■ TEXT PROVIDED:
::::::::
The wholesale-through-cottage-food-vendor path is the structural change worth understanding. Pre-2025, a Texas cottage baker who wanted their bread on a local grocery shelf had to either move into a commercial kitchen or stop trying. Post-2025, they can sell wholesale to a cottage food vendor — which can be a separate business, an existing distributor, or in some cases a structured arrangement the producer's family operates — and the vendor places the product. Three constraints matter:

  1. The vendor must register with DSHS. Not the producer — the vendor. Registration is a separate process from any producer-level voluntary registration.
  2. TCS foods are excluded from wholesale. If a product requires time-temperature control for safety (and most jams, hot sauces, baked goods, and dry mixes do not, but anything with cream cheese, custard, or meat does), it cannot be wholesaled.
  3. Wholesaled product must include the production date on the label. This is in addition to the standard cottage food label requirements. Direct-to-consumer cottage food does not require a date — wholesaled product does.

The two restrictions that survived SB 541 are interstate shipping and direct retail sale by the producer. Producers who want to sell on Etsy, Amazon Handmade, or Shopify with national reach still hit the wall — those platforms can route orders to any state. Some producers solve this by setting their shop to Texas-only delivery, which works but caps the customer base.
::::::::
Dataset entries
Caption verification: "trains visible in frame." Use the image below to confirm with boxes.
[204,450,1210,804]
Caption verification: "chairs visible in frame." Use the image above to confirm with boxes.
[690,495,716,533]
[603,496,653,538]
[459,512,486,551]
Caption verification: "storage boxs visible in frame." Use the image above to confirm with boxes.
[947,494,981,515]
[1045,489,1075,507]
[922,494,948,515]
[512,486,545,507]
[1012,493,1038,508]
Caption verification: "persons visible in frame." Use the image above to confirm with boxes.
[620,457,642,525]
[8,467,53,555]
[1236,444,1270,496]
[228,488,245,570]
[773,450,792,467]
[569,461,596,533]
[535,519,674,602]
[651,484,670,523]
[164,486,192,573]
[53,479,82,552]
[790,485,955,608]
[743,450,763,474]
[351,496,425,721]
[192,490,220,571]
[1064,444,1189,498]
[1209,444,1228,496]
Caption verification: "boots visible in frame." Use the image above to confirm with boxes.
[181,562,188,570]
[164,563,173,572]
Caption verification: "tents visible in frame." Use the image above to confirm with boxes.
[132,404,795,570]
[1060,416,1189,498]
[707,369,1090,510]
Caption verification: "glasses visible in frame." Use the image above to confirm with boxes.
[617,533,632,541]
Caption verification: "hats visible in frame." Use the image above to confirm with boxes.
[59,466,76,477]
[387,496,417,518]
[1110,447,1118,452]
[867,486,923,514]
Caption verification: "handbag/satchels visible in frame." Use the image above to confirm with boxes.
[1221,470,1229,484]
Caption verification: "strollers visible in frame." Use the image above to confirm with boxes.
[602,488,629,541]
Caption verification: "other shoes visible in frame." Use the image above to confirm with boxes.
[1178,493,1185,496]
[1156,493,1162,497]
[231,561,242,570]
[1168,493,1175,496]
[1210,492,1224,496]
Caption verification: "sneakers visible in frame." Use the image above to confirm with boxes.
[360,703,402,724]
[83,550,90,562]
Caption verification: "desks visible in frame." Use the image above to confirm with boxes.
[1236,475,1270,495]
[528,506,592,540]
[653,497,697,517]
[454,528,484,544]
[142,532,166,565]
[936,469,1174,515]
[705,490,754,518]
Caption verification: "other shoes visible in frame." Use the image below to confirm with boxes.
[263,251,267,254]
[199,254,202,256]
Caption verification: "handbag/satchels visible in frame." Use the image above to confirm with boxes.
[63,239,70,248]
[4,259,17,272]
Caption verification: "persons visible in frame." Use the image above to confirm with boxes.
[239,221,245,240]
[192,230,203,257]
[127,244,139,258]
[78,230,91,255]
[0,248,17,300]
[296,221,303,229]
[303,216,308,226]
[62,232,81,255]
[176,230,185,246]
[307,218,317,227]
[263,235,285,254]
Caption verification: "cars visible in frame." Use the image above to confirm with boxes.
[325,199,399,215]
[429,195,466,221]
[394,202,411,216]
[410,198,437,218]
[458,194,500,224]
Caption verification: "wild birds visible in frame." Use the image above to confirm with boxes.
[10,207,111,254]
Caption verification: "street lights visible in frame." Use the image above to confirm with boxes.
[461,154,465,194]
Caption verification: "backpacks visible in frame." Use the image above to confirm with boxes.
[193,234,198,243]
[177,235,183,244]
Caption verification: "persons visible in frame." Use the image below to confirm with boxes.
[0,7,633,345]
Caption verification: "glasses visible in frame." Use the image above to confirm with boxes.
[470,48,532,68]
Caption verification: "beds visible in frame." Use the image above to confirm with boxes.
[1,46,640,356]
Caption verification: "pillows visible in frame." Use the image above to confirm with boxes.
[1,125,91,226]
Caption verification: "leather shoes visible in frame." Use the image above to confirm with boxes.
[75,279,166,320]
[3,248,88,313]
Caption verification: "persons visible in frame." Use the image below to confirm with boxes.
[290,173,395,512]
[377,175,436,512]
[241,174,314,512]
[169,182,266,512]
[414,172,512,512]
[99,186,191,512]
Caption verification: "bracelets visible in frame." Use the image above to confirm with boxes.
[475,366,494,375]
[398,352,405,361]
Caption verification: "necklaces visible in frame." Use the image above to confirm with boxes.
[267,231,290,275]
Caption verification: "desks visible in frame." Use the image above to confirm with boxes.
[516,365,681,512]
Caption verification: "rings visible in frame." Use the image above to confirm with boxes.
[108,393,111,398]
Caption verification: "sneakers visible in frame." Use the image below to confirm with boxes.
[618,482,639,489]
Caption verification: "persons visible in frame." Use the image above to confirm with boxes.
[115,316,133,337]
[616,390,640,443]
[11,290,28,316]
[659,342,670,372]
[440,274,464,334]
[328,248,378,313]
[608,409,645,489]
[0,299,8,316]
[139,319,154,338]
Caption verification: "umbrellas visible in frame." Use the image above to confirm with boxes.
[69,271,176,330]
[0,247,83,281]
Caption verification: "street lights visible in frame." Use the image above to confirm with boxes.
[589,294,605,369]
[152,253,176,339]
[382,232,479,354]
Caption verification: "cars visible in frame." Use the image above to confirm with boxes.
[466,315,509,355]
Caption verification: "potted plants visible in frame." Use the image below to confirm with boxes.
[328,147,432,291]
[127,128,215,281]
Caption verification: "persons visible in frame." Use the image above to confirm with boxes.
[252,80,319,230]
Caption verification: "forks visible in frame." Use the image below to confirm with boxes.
::::::::
■ WHAT NEEDS TO BE DONE:
Continue the text on Texas cottage food rules after SB 541, starting right after its final sentence.

■ RESULT OF THIS TASK:
The label every Texas cottage food package needs

The label is non-negotiable. A producer can be otherwise perfectly compliant and still receive a notice for a missing label element. The required components, post-SB 541:

Element Specification
Producer name Individual's name. A business name can appear too, but the individual's legal name must be present.
Producer address OR registration number One of: (a) street address with city, state, zip; (b) city, state, zip alone if the producer prefers not to disclose street; or (c) the DSHS-issued cottage food production registration number, in lieu of a physical address. The registration option is new under SB 541 and is the option of choice for producers concerned about putting a home address on a public package.
Product name Common name of the product (e.g., "Sourdough Bread," "Ghost Pepper Hot Sauce").
Ingredient statement All ingredients in descending order by weight. Sub-ingredients must be listed for compound ingredients (e.g., "chocolate chips (sugar, cocoa, soy lecithin)").
Allergen statement A "Contains:" statement for any of the major nine allergens (milk, egg, fish, shellfish, tree nuts, peanuts, wheat, soybeans, sesame). Sesame was added by federal law in January 2023 and is now mandatory.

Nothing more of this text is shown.